PCC Stephen Bett fears welfare changes will cause crime
- 25 March 2013
- From the section England
The police and crime commissioner for Norfolk fears government welfare changes will increase crime and put undue strain on resources.
Stephen Bett has written to the county's MPs to express his fears and has invited them to comment.
He is concerned vulnerable people given universal benefit in cash will turn to crime when the money is spent.
The Department for Work and Pensions said vulnerable people would be helped to deal with the changes.
Mr Bett also said cuts to housing benefit for people with spare bedrooms was "unreasonable".
In an open letter to MPs to invite dialogue Mr Betts warned of "catastrophic repercussions" if demands on police in Norfolk increase.
A Department for Work and Pensions spokesperson said: "Our welfare reforms will help people take greater responsibility for their finances, which will make the move into work and off benefits easier.
"However, we are absolutely clear that protection must be in place to help vulnerable people who might need extra support.
"We are working with councils and housing associations now to ensure people have the help they need."
Mr Bett said he had consulted councils and voluntary groups and had identified causes for "grave concern".
"My worry is that the changes to housing and welfare benefits will result in some people turning to crime in order to bridge the shortfall caused by reductions in the sums they will receive," he said.
"Whilst accepting the government has to prioritise the tackling of the country's financial deficit, it must not create a nonsense framework which causes more problems than it solves.
"The so-called bedroom tax seems to me particularly unreasonable.

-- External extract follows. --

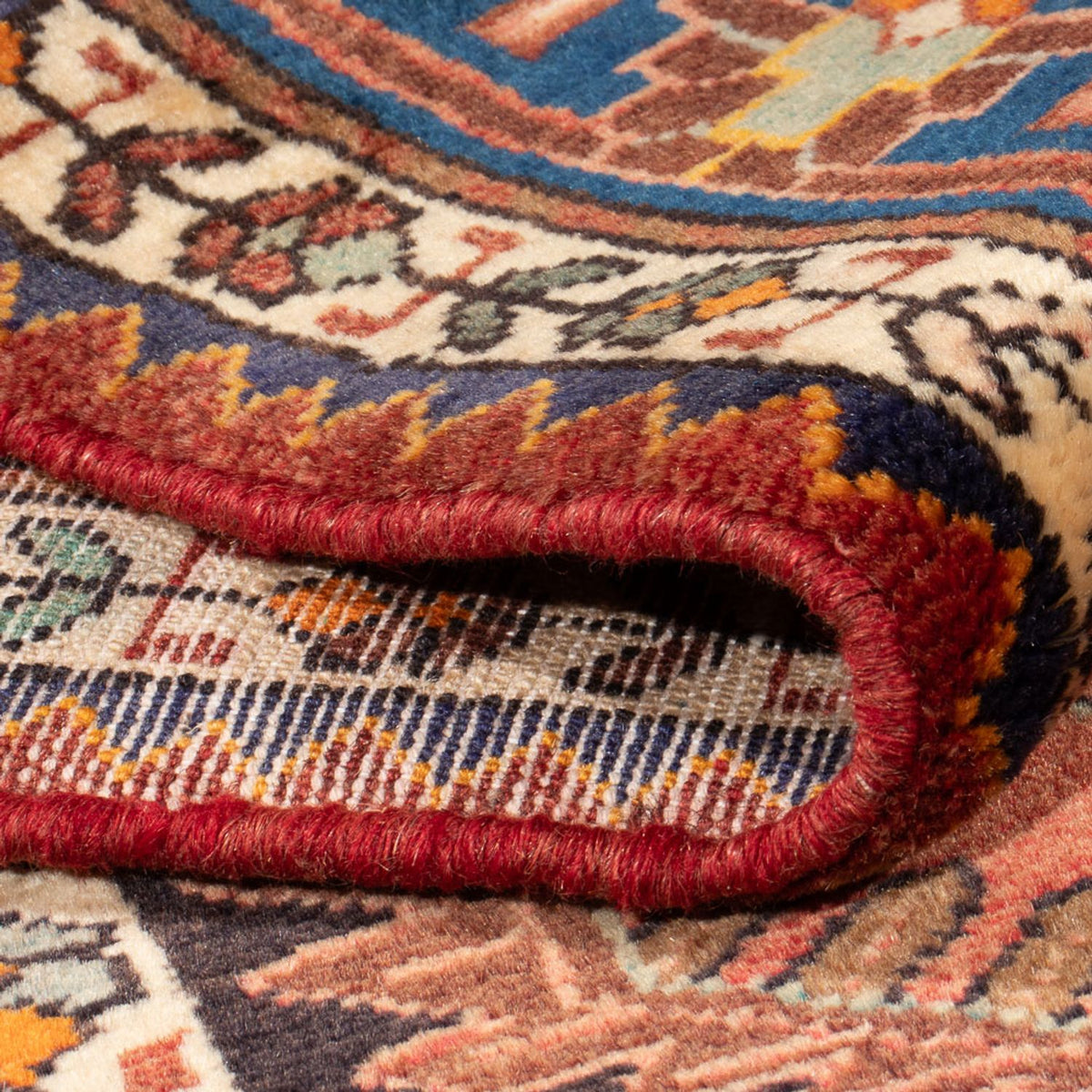 Perser Rug - Nomadic - 212 x 138 cm - red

Why penalise claimants who have no alternative but to live in accommodation with a spare bedroom?"
He is similarly concerned about the impact of the new Universal Credit paid into a bank account and accessible only online.
MPs to respond
"As Police and Crime Commissioner, the single monthly payment raises two issues for me.
"First, there is a significant number of people we deal with who are unable to get a bank account.

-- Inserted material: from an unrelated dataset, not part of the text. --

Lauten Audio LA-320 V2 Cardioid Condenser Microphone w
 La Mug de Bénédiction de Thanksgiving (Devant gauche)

"Secondly, a single monthly payment is likely to be a substantial lump sum (£800-£1,000) which some will spend within a short time.

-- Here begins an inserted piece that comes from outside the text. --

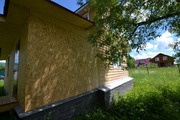 Новая двухэтажная дача из оцилиндрованного бревнав СНТ Сославино, 1150000 руб.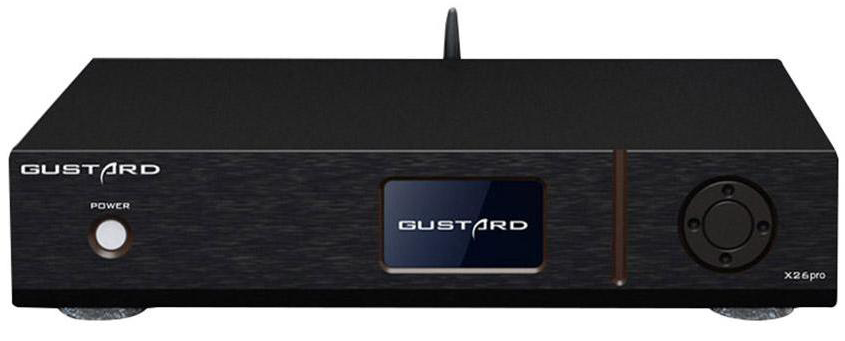 Gustard DAC-X26PRO Black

"Some of them may resort to alternative - potentially criminal - activities for the rest of the month."
He fears this development could put added pressure on budgets and would mean extra work with a smaller number of police officers and frontline staff.
The commissioner is inviting MPs and other local leaders to strike up a dialogue with him either in person or in writing and pledges to post responses to his open letter on his website.